PROCEDURE DEVANT LA COMMISSION
La requête a été introduite le 4 mai 1994 et enregistrée le
3 juin 1994.
Le 18 mai 1995, la Commission a décidé, en application de l'article
48 par. 2 b) de son Règlement intérieur, de porter la requête à la
connaissance du Gouvernement défendeur en ce qui concerne la durée de la
procédure et de déclarer la requête irrecevable pour le surplus.

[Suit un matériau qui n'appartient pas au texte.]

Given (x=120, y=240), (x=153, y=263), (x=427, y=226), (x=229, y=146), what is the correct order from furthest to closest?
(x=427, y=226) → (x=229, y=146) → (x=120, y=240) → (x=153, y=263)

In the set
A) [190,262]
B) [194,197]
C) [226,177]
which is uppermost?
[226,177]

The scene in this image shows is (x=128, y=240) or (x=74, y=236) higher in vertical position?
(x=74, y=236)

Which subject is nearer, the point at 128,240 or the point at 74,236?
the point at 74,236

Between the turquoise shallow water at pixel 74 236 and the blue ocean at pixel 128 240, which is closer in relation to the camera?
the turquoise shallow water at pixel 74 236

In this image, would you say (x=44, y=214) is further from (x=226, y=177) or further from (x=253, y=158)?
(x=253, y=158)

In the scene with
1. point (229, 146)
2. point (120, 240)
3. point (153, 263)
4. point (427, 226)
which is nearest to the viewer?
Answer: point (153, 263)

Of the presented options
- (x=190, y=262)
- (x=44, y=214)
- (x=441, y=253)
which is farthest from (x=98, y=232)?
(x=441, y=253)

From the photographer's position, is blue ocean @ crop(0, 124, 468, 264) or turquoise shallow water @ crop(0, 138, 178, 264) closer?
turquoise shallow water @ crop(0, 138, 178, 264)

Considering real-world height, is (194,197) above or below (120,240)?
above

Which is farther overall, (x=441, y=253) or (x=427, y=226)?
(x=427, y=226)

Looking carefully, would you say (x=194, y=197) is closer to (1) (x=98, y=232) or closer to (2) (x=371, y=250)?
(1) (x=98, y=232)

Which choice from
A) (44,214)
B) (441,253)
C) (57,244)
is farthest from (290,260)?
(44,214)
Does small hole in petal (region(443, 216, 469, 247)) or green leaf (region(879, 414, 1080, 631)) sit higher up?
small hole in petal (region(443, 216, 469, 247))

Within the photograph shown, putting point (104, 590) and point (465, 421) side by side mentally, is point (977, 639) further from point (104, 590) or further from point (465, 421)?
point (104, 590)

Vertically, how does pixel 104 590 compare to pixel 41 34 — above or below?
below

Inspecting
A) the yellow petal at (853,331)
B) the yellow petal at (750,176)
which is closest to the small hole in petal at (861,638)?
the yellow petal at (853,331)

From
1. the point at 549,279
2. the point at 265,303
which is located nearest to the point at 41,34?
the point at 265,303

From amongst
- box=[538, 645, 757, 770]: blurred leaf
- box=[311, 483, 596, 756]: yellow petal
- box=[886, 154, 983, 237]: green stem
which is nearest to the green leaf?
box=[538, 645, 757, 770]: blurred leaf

Le Gouvernement a présenté ses observations le 9 novembre 1995,
après prorogation du délai imparti, et le requérant y a répondu le
29 janvier 1996.
EN DROIT
Le requérant se plaint de la durée excessive de la procédure, au
mépris de l'article 6 par. 1 (art. 6-1) de la Convention, ainsi libellé
dans sa partie pertinente :
"Toute personne a droit à ce que sa cause soit entendue
équitablement (...) dans un délai raisonnable, par un tribunal
indépendant et impartial (...) qui décidera des contestations sur
ses droits et obligations de caractère civil...".
Le Gouvernement défendeur soulève d'abord une exception de
non-épuisement des voies de recours internes conformément à l'article 26
(art. 26) de la Convention. Il fait valoir que depuis la loi du
4 janvier 1993, applicable le 1er mars 1993, le requérant disposait de
deux moyens d'accélérer la procédure. Le requérant pouvait, d'une part,
remédier à l'inaction ou à la carence du juge d'instruction saisi, par
application de l'article 82-1 du Code de procédure pénale combiné à
l'article 81 modifié, en saisissant le président de la chambre
d'accusation de tout refus du juge d'accomplir un acte d'instruction dans
son affaire et d'autre part, accélérer l'issue de la procédure en mettant
en demeure le juge d'instruction et à défaut la chambre d'accusation de
prononcer, conformément à l'article 175-1 du Code de procédure pénale,
un renvoi devant la juridiction de jugement.
A défaut d'utilisation de ces voies de recours internes, la requête
doit, en conséquence, être déclarée irrecevable pour la période
postérieure au 1er mars 1993 (Affaire Redoutey contre France
No 22608/93, déc. 20.1.95, non publiée).
Le requérant allègue que les dispositions de la loi du
4 janvier 1993 ne peuvent lui être utilement opposées.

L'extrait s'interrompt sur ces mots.